***** Brano da leggere

Un film incredibile. Incredibile che Juliette Binoche abbia accettato di partecipare a un film così brutto, con frequenti cadute nel ridicolo. Dialoghi di una noia mortale, come nella vita delle persone comuni. Se questo è cinema...

Perché Juliette, perché? Questa è la domanda che avrei voluto gridarle mentre assistevo a questo insulso film "d'autore" (nell'accezione peggiore) girato in maniera approssimativa e scritto peggio.

Perché un'attrice dal passato glorioso e dal presente ancora radioso abbia accettato di nobilitare un filmetto per signore afflitte dalle caldane di mezza età resta uno dei tanti misteri di certo cinema borghese e di oscuri meccanismi produttivi. 

Certo, lo sguardo amorevole del direttore della fotografia (parlare di regia, in un film dove a latitare è proprio la mise en scène, sarebbe improprio) esalta la bellezza ancora travolgente della Binoche, il suo sguardo che può far innamorare ogni uomo, il corpo sempre desiderabile nonostante gli anni e diventa l'unico motivo d'interesse del film, costringendoci così a seguire le vicende della sventurata protagonista in una storia sventurata.

**********

§ Consegna
Prosegui la recensione del film con Juliette Binoche dopo l'ultima frase riportata.

***** Elenco

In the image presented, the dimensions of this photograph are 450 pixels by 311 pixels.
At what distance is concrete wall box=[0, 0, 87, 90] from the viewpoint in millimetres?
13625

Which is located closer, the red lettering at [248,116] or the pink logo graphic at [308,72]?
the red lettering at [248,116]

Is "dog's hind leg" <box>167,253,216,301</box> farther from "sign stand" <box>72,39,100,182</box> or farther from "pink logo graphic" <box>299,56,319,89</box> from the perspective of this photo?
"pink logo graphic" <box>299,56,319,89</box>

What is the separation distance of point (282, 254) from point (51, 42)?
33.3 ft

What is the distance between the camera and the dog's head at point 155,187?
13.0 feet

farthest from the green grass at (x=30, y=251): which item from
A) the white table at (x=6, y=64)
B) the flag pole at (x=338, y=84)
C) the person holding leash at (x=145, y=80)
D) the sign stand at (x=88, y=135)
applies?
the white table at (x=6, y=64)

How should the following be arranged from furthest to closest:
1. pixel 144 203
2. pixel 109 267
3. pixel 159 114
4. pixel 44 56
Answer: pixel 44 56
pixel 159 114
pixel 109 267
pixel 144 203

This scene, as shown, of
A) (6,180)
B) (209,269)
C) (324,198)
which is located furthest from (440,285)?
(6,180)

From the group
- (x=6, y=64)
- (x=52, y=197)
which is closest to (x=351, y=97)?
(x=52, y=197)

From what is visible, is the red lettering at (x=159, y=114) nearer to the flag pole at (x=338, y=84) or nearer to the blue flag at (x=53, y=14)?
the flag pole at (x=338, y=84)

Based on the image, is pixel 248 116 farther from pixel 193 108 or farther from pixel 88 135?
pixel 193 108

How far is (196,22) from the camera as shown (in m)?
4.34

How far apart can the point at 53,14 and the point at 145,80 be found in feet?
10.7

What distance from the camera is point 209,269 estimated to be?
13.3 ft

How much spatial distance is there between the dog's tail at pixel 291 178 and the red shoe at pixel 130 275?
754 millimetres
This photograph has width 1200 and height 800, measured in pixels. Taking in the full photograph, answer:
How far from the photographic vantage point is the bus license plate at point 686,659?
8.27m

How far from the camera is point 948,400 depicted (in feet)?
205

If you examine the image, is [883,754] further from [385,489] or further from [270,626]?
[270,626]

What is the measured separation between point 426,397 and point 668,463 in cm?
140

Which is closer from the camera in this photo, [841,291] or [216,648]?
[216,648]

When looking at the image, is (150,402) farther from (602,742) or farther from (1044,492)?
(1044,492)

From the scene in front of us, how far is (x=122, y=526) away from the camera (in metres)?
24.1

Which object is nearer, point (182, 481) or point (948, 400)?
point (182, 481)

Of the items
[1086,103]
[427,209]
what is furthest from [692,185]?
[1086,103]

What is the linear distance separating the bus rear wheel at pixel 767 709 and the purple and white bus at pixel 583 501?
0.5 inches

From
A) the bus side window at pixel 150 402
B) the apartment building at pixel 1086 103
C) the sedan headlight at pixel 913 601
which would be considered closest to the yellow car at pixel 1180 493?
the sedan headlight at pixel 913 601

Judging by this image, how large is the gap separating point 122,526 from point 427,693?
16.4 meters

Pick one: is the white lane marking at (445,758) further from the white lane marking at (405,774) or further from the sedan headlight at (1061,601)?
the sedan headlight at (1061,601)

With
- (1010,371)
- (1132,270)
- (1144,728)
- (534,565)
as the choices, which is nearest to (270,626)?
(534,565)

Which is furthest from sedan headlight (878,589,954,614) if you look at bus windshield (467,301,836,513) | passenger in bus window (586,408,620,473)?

**********

§ Soluzione
Ah Juliette, perché? Costretta per tre quarti di film in una mise da battona di provincia, minigonna e stivaloni alla Pretty Woman alla disperata ricerca dell'amore, che sembra essere l'unico obiettivo della sua vita. 

Il destino però (o una pessima sceneggiatura) le mette accanto una teoria di uomini più o meno spregevoli, verso i quali la bellissima Juliette si prostra e si umilia elemosinando sesso e amore. Ma davvero? 

Ci si domanda allora cosa sarebbe questa operina senile e forse autobiografica della regista Claire Denise se non fosse illuminata dalla presenza della Binoche, se al suo posto ci fosse stata una donna davvero ordinaria come forse la storia lasciava supporre. 

Qua e là il film sfiora pericolosamente il ridicolo, come nella scena con gli intellettuali nel bosco o nell'incontro in discoteca con l'uomo dalla boccuccia a cuore (chi ha visto il film sa di cosa parlo, purtroppo). 

E poi la musica, naturalmente. Ultimo rimedio per sopperire ai vuoti narrativi, espediente abusato per suscitare emozione nello spettatore anestetizzato da tanta fuffa "autoriale". Perché, come affermava il compianto Monicelli, "La musica è il fallimento del regista" .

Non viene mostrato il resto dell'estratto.